- Location: Southwestern Esmeraldas Province, near Muisne, Ecuador
- Established: 2000
- Website: Official website

= Congal Biomarine Station =

Nature reserve in Ecuador

The Congal Biomarine Station is a protected nature reserve created in 2000 and is located in southwestern Esmeraldas Province, close to the town of Muisne in northwestern Ecuador. The Congal Reserve is managed by the Jatun Sacha Foundation and features beach, estuarine, mangrove, wetlands and humid tropical forest habitats, accounting for the region's high biodiversity and local endemism. The station was founded by the Quiroga family in partnership with conservationist, Arlo Hemphill.

==Geographic region==
The Reserve is part of the Western Ecuador Chocó-Darién biogeographical region, considered one world's biodiversity hotspots, where less than 24.2% of original primary forest cover remains. The Chocó-Darién intact mangrove habitats are also considered among the most important in the world, providing multiple environmental and social benefits. Additionally, Congal is part of the Mangrove Wild Life Refugee of Muisne and is in the buffer zone of the Mache Chindul National Ecological Reserve. The Reserve influences over 500 square kilometres of publicly owned mangroves and was the first mangrove reserve of it kind created in the Muisne area.
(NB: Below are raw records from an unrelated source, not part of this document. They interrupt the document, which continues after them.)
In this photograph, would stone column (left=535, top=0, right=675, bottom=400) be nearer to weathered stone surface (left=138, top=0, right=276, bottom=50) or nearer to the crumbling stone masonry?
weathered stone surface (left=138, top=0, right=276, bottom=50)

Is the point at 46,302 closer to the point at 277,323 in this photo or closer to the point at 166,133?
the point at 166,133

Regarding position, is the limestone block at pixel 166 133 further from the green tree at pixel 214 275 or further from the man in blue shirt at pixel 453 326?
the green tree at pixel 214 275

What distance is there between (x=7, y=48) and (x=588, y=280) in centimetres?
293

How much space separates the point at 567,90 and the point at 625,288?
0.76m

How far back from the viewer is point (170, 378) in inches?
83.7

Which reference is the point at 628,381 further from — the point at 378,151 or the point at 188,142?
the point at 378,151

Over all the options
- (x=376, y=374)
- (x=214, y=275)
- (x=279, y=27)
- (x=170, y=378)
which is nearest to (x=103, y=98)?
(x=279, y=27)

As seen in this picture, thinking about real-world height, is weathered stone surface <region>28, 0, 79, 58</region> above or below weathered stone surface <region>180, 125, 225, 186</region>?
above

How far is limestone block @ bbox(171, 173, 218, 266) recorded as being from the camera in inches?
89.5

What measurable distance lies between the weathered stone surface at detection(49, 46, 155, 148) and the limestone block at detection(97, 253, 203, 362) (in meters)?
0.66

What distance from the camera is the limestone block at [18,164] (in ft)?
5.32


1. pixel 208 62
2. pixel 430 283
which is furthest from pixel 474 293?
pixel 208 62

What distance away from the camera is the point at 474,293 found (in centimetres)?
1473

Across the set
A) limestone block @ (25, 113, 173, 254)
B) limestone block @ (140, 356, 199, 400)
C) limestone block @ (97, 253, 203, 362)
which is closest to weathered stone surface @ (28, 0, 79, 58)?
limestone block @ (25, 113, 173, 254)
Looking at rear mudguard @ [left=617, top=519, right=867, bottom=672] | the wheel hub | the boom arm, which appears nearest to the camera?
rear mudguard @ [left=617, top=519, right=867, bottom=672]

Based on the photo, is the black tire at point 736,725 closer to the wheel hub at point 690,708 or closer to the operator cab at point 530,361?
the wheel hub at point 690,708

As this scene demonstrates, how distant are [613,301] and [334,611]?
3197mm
The reserve is on the mainland, across the estuary of the Muisne River from the community of Muisne.
The Reserve also pursues the creation of the first large coastal marine reserve in mainland Ecuador. In this area it is possible to find coral reefs, humpback whale breeding and calving waters, sea turtle nesting beaches extensive mangrove wetlands and both sandy and rocky shoreline.

==Objectives==
The Reserve's purpose is to develop projects in the fields of coastal ecology, marine conservation, organic and environmentally friendly aquaculture, farming and forestry. These projects, once tested, may be applied in local communities to provide sources of income and to reduce the pressure on already overexploited and threatened natural resources.

==Project summary==
Once projects have been developed and successfully tried at Congal Reserve they can be applied on the farms of interested community members. The Station's staff aims to empower local people and improve their living standards. The integration of local communities into the Station's field projects with participation from international visitors also aims to provide basic and specialized skills through proper training and awareness raising on world issues.

In order to improve living standards of the economically poor from the surrounding communities, the Station also aims to participate and improve the current health, child care, formal and informal education as well as cultural initiatives. An important aspect for the community is the teaching of English since it provides them with potential new income opportunities. The Congal Station encourages the participation of professionals in any field to participate in these and other activities for the benefit of local communities. Additionally, it looks forward to evaluating and proposing new projects that have been defined by the community as priorities for their development.

Researchers, students, professionals and volunteers participate in projects at the Congal Biomarine Reserve. Such projects include mangrove and tropical humid forest restoration, marine conservation, community outreach, management of aquaculture and forestry systems, organic farming, biological inventories and maintenance of Reserve facilities. The raising of terrestrial and aquatic wildlife species is one of the main projects being developed at Congal. This includes land crabs, agouti, fish, clam species and organic shrimp, and in the future green iguana hatchlings. Since October 2004, the Reserve has implemented a sea turtle monitoring program in order to determine their conservation status.